Mengutip riset JPMorgan, harga gas masih akan terkoreksi. Sebab pasokan gas diperkirakan berlebih sehingga menekan harga.
Hingga 2030, produksi gas alam diperkirakan tumbuh 2% per tahun menjadi 4.600 miliar kubik ton. Ini akan menghasilkan oversupply 63 miliar kubik ton pada akhir dekade.
Saat harga gas makin murah, maka konversi dari batu bara akan kian marak.

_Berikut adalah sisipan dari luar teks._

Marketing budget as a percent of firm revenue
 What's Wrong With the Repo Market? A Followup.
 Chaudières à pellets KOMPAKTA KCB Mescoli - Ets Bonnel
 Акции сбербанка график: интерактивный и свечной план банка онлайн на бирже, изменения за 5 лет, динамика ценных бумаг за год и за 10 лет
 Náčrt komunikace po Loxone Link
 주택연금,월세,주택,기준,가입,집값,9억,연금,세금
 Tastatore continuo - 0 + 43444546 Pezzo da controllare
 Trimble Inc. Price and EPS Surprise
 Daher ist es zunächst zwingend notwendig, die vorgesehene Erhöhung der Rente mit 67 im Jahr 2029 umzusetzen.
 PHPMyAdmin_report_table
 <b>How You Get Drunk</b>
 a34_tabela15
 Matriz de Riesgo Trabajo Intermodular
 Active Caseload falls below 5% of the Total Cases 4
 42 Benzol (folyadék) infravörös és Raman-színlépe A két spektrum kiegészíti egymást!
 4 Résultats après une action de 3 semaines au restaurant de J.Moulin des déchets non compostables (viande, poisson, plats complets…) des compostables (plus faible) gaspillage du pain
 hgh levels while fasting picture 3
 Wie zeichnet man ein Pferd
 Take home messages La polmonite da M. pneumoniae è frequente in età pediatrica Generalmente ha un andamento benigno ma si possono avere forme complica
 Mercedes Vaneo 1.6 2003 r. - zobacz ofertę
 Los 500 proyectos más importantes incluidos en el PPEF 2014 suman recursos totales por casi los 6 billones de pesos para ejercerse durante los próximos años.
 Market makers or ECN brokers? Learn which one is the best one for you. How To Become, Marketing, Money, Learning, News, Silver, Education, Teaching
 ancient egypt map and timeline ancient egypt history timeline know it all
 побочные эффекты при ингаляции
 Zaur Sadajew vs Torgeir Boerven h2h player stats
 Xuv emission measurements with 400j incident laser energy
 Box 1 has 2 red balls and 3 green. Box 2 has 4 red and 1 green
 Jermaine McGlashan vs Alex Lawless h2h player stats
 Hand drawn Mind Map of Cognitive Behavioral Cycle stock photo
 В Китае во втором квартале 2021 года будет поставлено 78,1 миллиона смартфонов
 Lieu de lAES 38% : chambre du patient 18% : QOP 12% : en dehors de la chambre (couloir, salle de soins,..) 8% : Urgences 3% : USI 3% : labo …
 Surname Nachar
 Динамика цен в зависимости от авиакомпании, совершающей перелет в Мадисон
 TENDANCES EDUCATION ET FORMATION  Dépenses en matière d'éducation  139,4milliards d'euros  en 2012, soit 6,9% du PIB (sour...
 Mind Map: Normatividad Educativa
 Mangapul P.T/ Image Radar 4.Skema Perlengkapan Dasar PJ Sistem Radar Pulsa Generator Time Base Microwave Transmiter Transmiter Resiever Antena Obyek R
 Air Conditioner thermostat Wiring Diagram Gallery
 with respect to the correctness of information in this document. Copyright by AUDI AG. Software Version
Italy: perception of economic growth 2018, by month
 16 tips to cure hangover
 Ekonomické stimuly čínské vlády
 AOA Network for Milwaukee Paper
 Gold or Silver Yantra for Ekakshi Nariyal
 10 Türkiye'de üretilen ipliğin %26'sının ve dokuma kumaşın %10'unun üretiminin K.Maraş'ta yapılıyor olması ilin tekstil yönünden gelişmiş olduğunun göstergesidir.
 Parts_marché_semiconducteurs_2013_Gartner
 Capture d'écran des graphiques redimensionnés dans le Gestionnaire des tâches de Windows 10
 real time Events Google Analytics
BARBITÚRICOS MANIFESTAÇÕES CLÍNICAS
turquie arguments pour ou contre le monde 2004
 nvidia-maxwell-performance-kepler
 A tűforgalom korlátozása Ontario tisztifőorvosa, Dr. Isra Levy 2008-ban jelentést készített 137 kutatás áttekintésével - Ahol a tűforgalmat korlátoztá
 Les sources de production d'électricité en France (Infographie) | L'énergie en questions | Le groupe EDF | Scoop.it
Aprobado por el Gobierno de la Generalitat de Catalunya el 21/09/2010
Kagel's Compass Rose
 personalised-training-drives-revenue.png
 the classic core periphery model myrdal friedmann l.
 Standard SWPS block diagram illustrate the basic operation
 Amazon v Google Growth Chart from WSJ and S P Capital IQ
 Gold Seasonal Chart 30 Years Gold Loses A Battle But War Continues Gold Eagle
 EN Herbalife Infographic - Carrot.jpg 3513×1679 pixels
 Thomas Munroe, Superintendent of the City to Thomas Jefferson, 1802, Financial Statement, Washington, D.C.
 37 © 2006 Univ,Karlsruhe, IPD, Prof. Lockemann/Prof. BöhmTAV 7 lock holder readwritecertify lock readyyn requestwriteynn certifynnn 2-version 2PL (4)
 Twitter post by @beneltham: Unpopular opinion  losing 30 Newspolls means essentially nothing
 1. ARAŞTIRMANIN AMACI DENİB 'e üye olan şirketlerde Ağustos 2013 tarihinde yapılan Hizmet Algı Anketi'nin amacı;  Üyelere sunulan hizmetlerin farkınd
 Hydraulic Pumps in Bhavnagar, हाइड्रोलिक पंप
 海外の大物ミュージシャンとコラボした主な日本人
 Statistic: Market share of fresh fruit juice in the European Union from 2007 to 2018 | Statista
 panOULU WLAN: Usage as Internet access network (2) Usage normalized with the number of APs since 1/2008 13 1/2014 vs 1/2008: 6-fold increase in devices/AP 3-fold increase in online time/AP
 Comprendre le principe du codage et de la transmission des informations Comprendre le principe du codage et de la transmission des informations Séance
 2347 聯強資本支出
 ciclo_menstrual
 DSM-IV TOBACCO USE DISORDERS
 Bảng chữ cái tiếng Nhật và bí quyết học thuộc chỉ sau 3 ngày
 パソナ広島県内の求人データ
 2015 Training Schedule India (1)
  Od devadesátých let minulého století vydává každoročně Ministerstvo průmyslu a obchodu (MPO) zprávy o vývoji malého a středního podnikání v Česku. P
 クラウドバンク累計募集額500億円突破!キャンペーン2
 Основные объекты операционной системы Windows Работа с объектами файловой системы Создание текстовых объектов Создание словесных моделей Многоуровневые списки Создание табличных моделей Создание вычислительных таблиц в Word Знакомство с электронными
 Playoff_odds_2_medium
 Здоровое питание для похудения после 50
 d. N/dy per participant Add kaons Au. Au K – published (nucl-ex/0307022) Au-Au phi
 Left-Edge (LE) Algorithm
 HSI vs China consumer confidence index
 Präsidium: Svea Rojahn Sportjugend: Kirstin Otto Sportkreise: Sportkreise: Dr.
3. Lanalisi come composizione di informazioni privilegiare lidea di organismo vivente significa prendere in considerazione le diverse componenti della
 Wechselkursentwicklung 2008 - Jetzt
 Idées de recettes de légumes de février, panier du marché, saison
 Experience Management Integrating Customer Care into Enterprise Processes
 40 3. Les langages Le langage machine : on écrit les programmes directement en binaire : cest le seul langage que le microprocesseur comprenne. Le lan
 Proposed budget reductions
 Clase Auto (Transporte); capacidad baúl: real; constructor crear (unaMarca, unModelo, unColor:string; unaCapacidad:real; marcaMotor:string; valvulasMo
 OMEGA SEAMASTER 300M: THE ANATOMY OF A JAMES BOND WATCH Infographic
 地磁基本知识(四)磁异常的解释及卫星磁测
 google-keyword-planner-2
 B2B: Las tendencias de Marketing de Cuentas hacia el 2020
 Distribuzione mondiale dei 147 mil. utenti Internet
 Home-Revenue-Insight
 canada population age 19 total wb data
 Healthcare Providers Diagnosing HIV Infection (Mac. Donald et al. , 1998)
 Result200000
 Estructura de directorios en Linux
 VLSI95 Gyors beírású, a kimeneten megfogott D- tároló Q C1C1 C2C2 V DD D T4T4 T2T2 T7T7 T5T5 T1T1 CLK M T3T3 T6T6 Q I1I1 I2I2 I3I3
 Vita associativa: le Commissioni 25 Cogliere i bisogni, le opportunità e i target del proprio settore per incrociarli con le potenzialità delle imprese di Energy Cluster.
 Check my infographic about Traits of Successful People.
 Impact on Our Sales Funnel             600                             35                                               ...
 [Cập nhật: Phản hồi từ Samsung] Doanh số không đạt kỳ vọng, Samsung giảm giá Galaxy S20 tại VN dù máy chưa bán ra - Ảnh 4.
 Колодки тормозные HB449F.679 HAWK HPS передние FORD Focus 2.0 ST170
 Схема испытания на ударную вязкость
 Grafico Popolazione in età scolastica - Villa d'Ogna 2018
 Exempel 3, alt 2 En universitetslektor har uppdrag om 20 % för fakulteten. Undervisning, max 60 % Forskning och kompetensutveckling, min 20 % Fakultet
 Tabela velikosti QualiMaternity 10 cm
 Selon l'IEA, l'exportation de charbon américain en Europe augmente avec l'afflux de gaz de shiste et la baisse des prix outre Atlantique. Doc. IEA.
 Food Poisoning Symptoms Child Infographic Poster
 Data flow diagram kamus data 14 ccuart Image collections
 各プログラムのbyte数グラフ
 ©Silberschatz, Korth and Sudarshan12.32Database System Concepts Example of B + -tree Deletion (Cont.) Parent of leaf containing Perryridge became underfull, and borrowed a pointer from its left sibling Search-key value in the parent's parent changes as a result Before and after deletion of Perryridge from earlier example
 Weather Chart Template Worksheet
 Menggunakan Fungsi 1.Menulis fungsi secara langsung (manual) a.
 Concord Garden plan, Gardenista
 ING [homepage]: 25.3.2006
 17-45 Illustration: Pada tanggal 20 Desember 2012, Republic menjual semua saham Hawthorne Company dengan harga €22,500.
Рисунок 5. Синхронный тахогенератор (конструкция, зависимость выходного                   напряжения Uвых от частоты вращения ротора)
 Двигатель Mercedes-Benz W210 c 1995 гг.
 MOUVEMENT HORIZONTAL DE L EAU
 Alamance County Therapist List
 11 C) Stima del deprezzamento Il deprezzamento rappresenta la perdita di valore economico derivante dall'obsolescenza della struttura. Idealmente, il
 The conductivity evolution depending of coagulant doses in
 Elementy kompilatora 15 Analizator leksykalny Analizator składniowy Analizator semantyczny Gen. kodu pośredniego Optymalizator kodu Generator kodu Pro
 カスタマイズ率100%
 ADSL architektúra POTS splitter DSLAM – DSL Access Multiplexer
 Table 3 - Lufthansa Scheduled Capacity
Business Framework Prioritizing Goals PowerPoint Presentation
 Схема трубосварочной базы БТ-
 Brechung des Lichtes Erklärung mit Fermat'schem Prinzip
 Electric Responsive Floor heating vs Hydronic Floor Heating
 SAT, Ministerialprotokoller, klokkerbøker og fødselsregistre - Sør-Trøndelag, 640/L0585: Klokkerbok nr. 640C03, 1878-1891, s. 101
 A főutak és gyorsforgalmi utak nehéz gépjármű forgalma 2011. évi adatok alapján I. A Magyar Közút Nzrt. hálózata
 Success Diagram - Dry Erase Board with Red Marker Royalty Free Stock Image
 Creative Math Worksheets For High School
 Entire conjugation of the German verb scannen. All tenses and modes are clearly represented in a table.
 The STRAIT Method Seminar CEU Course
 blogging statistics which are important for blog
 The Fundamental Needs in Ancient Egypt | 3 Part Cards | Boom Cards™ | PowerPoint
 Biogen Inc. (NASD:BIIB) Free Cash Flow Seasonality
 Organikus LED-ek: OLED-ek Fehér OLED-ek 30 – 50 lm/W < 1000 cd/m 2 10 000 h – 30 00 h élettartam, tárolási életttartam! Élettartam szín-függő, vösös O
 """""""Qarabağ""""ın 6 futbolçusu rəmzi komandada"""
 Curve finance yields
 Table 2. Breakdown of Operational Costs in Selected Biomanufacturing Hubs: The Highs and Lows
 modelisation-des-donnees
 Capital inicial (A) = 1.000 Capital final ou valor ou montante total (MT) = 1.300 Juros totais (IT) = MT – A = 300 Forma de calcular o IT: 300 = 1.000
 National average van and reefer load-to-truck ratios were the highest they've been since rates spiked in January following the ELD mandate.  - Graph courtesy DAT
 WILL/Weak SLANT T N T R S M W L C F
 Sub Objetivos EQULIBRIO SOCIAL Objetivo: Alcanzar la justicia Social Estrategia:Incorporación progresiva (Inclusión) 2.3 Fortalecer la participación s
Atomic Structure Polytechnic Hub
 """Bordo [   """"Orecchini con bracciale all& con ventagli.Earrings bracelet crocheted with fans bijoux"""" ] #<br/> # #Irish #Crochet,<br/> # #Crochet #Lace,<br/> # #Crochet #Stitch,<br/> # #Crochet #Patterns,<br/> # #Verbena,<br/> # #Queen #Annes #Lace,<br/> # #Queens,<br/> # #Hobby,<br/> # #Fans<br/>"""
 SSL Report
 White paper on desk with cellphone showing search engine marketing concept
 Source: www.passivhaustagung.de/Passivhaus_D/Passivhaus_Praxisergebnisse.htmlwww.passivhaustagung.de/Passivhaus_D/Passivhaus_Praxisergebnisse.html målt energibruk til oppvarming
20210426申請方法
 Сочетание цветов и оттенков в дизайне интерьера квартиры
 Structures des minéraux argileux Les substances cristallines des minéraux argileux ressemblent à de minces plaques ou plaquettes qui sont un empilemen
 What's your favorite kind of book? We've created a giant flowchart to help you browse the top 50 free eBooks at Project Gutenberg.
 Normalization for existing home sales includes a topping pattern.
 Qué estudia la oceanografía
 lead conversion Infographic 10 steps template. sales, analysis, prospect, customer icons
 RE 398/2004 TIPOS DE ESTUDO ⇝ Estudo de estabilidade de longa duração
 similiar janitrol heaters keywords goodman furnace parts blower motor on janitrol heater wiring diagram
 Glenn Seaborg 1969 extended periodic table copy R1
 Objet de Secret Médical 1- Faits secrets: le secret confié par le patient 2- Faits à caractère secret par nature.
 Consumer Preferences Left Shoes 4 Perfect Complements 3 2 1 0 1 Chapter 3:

Hasilnya, emisi karbon dioksida global bisa berkurang 17%.
Analisis Teknikal
Secara teknikal dengan perspektif harian (daily time frame), batu bara memang cenderung bearish. Terbukti dari Relative Strength Index (RSI) yang sebesar 48,64. RSI di bawah 50 menunjukkan suatu aset berada di zona bearish.
Meski demikian, indikator Stochastic RSI berada di 64,39. Berada di area beli (long), masih ada ruang untuk akumulasi.
Namun dalam waktu dekat, harga batu bara masih rentan terpangkas. Target support terdekat ada di US$ 131/ton. Jika tertembus, maka US$ 127/ton boleh menjadi target berikutnya.
Adapun target resisten terdekat adalah US$ 138/ton. Penembusan di titik ini berpotensi membawa harga batu bara menuju US$ 146/ton.